— ACTIVITY —
Every entry that follows should be repeated exactly; drop the images.

— GIVEN INFORMATION —
---*---

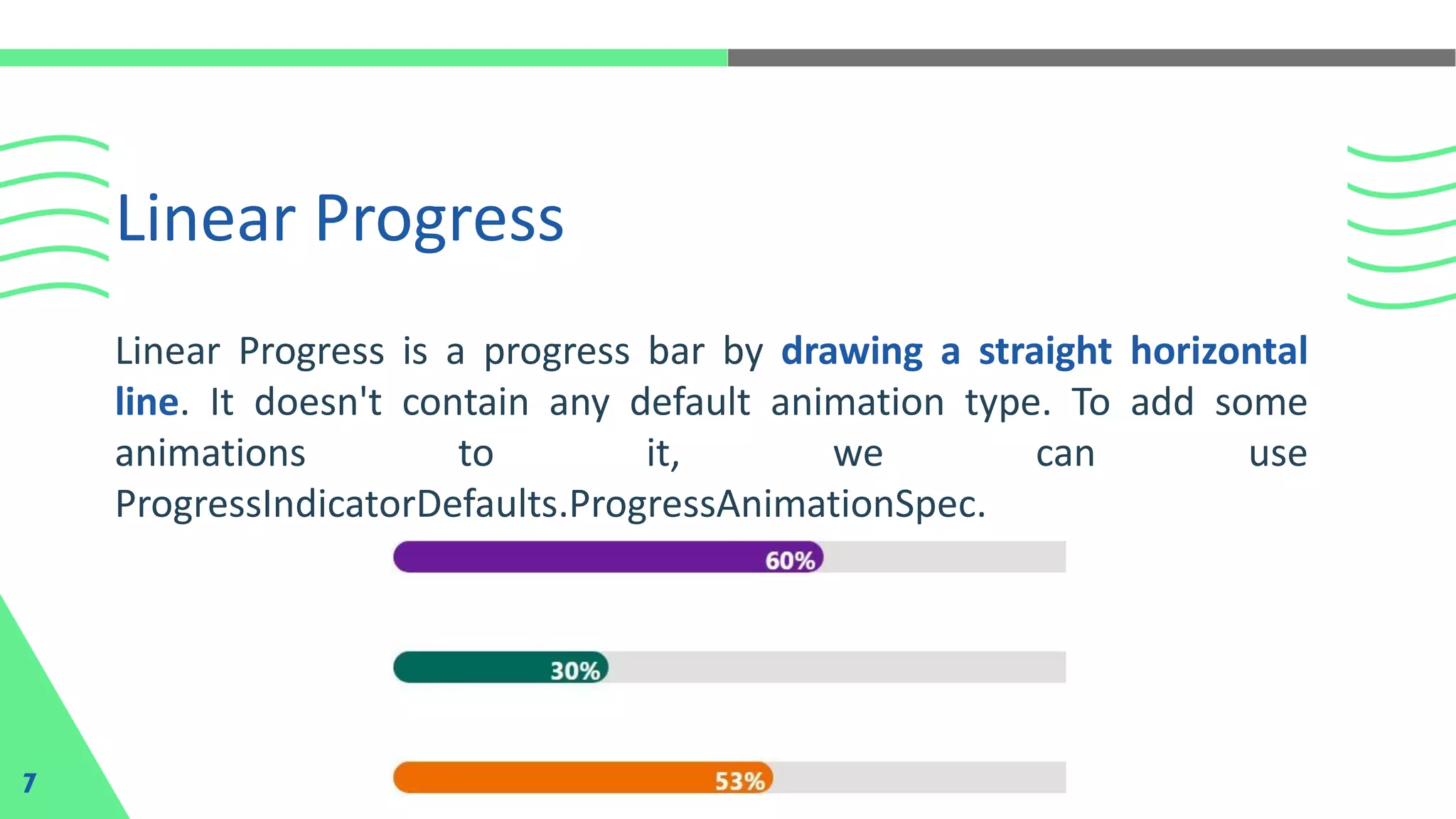 Linear Progress

Linear Progress is a progress bar by drawing a straight horizontal line. It doesn't contain any default animation type. To add some animations to it, we can use ProgressIndicatorDefaults.ProgressAnimationSpec.

60%

30%

53%

7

---*---

— WRITTEN RESPONSE —
 Linear Progress

Linear Progress is a progress bar by drawing a straight horizontal line. It doesn't contain any default animation type. To add some animations to it, we can use ProgressIndicatorDefaults.ProgressAnimationSpec.

60%

30%

53%

7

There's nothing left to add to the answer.